Not far under the surface of Trump's candidacy lurks a powerful current of Internet conspiracy theory that's a good two or three degrees loonier than even the most far-out Tea Party paranoia. Gone are the salad days when red-staters merely worried about Barack Obama inviting UN tanks to mass on the borders of Lubbock.

Trump supporters have gone next-level, obsessed with gooney-bird fantasies about "white genocide," a global plan to exterminate white people by sending waves of third-world immigrants across American and European borders to settle and intermarry.

The white-power nerds pushing this stuff don't like the term RINO (Republican In Name Only) and prefer "cuckservative," a term that's a mix of "cuckold" and "conservative." Cuck is also a porn term that refers to a white guy who gets off on watching his wife take it from (usually) a black man. A cuck is therefore a kind of desexualized race traitor.

So you can see why the Internet lights up when Donald Trump tosses Jorge Ramos from a presser and tells him "mine's bigger than yours" (Trump was referring to his heart, but again, whatever). All of Trump's constant bragging about his money and his poll numbers and his virility speak directly to this surprisingly vibrant middle American fantasy about a castrated white America struggling to re-grow its mojo.
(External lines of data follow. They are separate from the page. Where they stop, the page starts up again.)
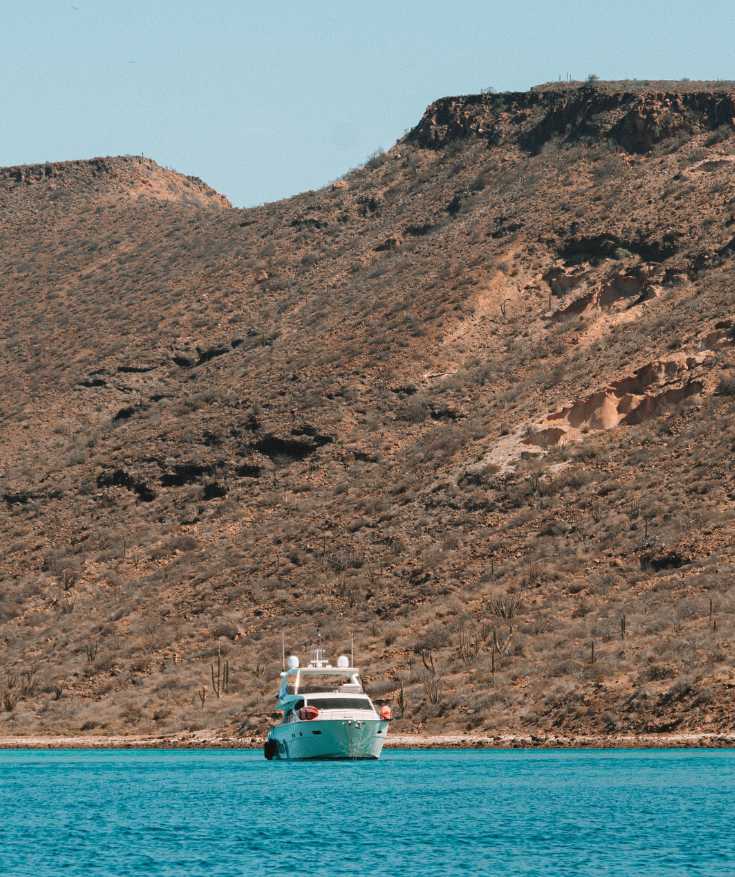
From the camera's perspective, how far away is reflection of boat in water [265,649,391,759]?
55188mm

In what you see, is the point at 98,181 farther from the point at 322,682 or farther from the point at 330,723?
the point at 330,723

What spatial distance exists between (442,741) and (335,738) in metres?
Answer: 6.63

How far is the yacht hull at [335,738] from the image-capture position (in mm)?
55312

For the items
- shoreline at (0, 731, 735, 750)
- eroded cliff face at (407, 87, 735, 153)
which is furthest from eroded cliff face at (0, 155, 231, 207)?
shoreline at (0, 731, 735, 750)

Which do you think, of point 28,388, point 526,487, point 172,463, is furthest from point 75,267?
point 526,487

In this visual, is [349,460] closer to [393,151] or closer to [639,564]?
[639,564]

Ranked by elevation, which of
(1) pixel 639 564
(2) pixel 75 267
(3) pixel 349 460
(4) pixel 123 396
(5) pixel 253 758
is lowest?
(5) pixel 253 758

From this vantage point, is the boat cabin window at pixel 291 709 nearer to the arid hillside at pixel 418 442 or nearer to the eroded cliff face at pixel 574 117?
the arid hillside at pixel 418 442

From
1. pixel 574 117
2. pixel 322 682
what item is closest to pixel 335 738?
pixel 322 682

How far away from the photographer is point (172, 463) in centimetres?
9125

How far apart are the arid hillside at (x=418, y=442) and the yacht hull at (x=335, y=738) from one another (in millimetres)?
6335

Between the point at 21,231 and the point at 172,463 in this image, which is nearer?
the point at 172,463

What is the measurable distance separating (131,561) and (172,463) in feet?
26.4

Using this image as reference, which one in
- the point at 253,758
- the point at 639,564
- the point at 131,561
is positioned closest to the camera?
the point at 253,758
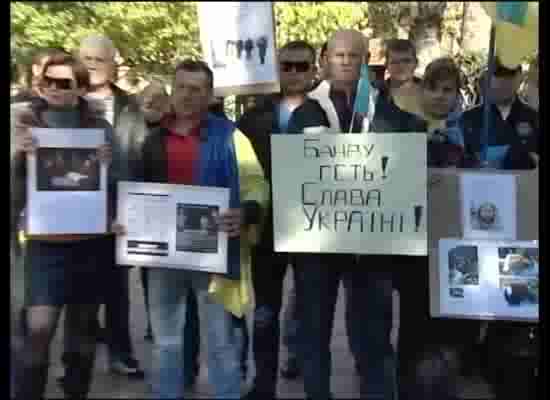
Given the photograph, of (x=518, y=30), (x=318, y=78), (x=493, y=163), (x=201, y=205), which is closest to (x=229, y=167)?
(x=201, y=205)

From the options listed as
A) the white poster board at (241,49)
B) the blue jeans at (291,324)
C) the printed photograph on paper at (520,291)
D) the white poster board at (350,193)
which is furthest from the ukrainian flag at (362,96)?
the printed photograph on paper at (520,291)

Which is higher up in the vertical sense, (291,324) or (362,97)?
(362,97)

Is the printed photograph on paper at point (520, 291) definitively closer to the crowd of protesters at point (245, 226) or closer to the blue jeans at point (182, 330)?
the crowd of protesters at point (245, 226)

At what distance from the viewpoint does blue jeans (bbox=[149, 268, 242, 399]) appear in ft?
11.5

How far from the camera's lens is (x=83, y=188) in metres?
3.45

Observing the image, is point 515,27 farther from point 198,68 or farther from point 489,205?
point 198,68

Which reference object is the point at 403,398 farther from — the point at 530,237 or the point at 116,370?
the point at 116,370

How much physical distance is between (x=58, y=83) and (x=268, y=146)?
917mm

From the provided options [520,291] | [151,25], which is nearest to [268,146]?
[520,291]

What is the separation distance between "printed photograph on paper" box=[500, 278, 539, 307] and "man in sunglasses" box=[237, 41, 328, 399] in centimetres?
89

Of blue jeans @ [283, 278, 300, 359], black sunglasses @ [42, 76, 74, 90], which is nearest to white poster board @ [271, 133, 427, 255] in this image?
blue jeans @ [283, 278, 300, 359]

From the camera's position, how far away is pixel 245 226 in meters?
3.46

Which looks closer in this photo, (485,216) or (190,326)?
(485,216)
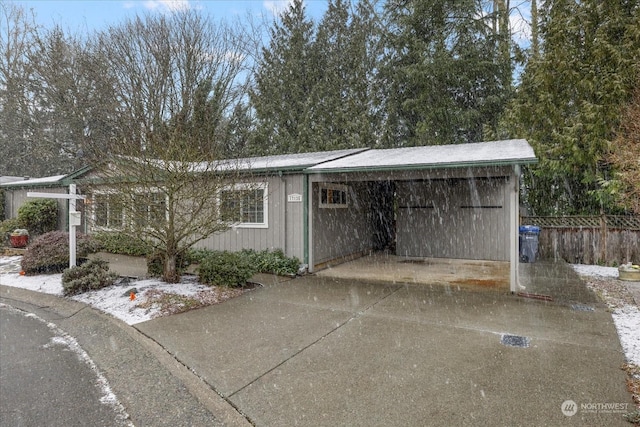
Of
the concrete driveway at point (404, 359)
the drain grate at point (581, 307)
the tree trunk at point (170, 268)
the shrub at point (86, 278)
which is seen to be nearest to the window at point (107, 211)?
the shrub at point (86, 278)

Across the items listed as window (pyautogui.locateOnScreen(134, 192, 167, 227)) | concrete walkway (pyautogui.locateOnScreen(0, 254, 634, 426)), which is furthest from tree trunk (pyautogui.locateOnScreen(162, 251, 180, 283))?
concrete walkway (pyautogui.locateOnScreen(0, 254, 634, 426))

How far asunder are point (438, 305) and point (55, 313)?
5611mm

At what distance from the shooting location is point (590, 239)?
9680 millimetres

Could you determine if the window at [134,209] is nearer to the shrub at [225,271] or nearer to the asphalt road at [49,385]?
the shrub at [225,271]

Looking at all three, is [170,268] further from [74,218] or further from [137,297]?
[74,218]

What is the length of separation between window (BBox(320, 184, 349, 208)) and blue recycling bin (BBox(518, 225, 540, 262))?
4565 mm

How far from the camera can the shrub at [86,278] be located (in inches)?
250

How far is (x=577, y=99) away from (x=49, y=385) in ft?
42.3

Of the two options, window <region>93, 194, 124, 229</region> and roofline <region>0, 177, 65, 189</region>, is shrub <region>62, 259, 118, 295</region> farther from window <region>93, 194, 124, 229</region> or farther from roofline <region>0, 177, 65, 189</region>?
roofline <region>0, 177, 65, 189</region>

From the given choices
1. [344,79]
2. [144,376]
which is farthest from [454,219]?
[344,79]

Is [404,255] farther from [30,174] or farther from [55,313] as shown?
[30,174]

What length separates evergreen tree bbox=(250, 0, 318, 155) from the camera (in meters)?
19.7

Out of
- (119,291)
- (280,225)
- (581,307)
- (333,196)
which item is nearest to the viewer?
(581,307)

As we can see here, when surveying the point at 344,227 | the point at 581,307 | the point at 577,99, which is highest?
the point at 577,99
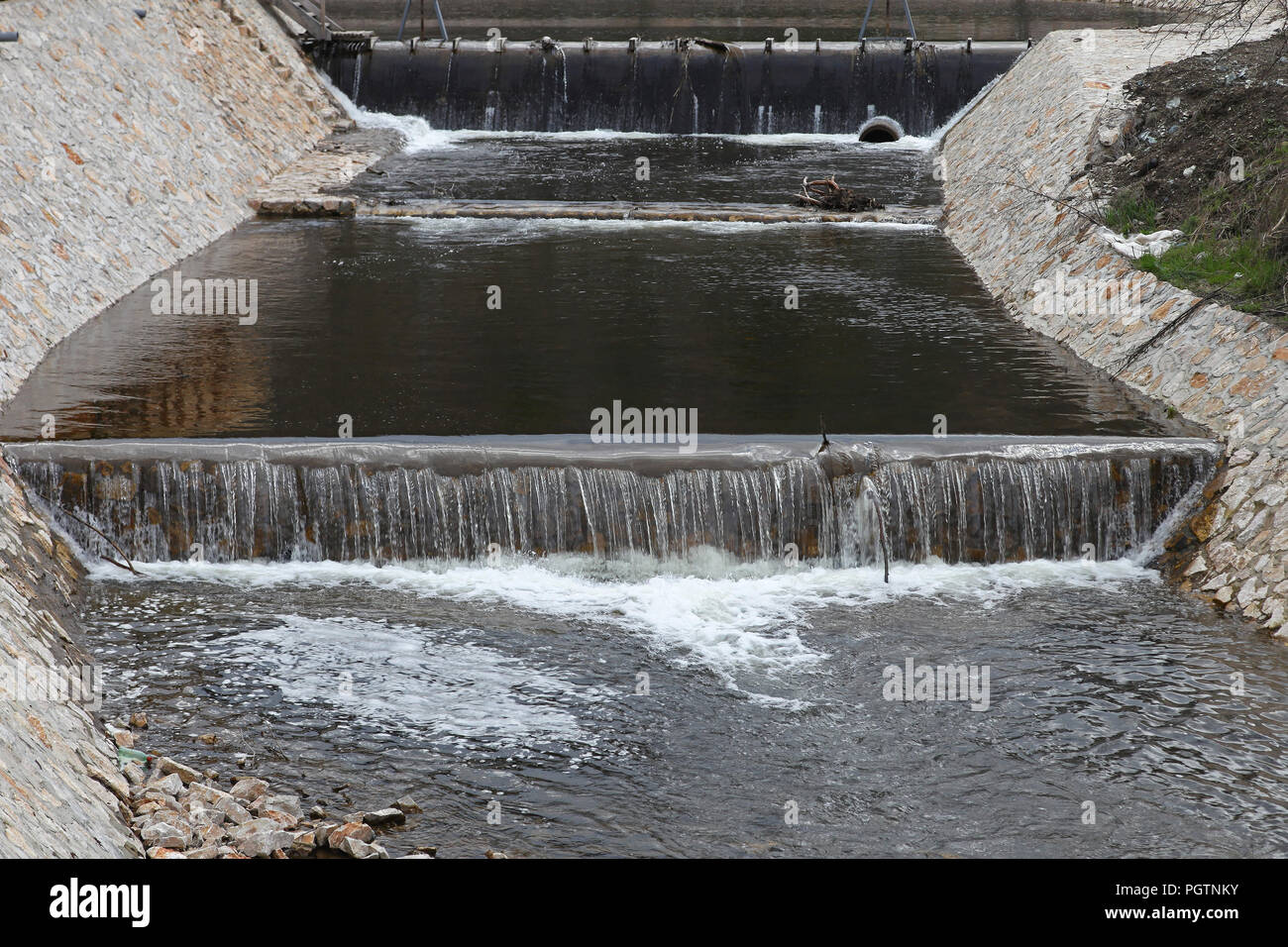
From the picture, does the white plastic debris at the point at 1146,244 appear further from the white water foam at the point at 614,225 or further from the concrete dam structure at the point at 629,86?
the concrete dam structure at the point at 629,86

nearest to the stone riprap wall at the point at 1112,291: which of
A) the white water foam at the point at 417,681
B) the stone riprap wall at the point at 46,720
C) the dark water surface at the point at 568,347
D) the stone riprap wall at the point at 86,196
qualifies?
the dark water surface at the point at 568,347

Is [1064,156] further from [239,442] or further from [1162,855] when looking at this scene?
[1162,855]

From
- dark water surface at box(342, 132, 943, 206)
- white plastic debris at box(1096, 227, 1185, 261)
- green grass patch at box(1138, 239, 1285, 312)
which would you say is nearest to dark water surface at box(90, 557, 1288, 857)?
green grass patch at box(1138, 239, 1285, 312)

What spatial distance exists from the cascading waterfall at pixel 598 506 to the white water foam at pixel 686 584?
17 centimetres

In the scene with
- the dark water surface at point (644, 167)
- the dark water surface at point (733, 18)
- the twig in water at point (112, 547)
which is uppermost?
the dark water surface at point (733, 18)

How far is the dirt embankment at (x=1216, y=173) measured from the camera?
1614 centimetres

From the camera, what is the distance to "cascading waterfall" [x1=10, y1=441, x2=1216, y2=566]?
13422mm

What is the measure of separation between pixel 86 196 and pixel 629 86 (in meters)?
17.3

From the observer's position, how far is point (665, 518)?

Republicans won middle American votes for years by taking advantage of the fact that their voters didn't know the difference between an elitist and the actual elite, between a snob and an oligarch. They made sure their voters' idea of an elitist was Sean Penn hanging out with Hugo Chavez, instead of a Wall Street bank financing the construction of Chinese factories.

Trump similarly is scoring points with voters who don't know the difference between feeling sorry for themselves and actually being victims. We live in a society that is changing for a lot of reasons, and some of those changes feel annoying to certain kinds of people, particularly older white folks who don't like language-policing and other aspects of political correctness.

But as basketball star turned pundit Kareem Abdul-Jabbar pointed out earlier this week, PC isn't a new thing, or even a thing at all. It's just an "emotional challenge every generation has had to go through." We get older, our kids correct our bad habits, it happens.

Not to Trump's supporters. They've turned some minor cultural changes into a vast conspiracy of white victimhood. They're eating up Trump's "Make America Great Again" theme (which one supporter hilariously explained must be his true goal, because "it's on his hat"), because it's a fantasy tale of a once-great culture ruined by an invasion of mongrel criminals.

For reasons that are, again, obvious to everyone but Republican voters, this "woe is us" narrative is never to fly with the rest of the country, including especially (one imagines) the nonwhite population. Few sane people are going to waste a vote on a sob story about how rough things have gotten for white people. But Trump supporters are clinging to this fantasy far more fiercely than red-state voters were ever clinging to guns or religion.

That leaves us facing a future in which national elections will no longer be decided by ideas, but by numbers. It will be a turnout battle between people who believe in a multicultural vision for the country, and those who don't.

Every other issue, from taxes to surveillance to war to jobs to education, will take a distant back seat to this ongoing, moronic referendum on white victimhood. And there's nothing any of us can do about it except wait it out, and wonder if our politics only gets dumber from here.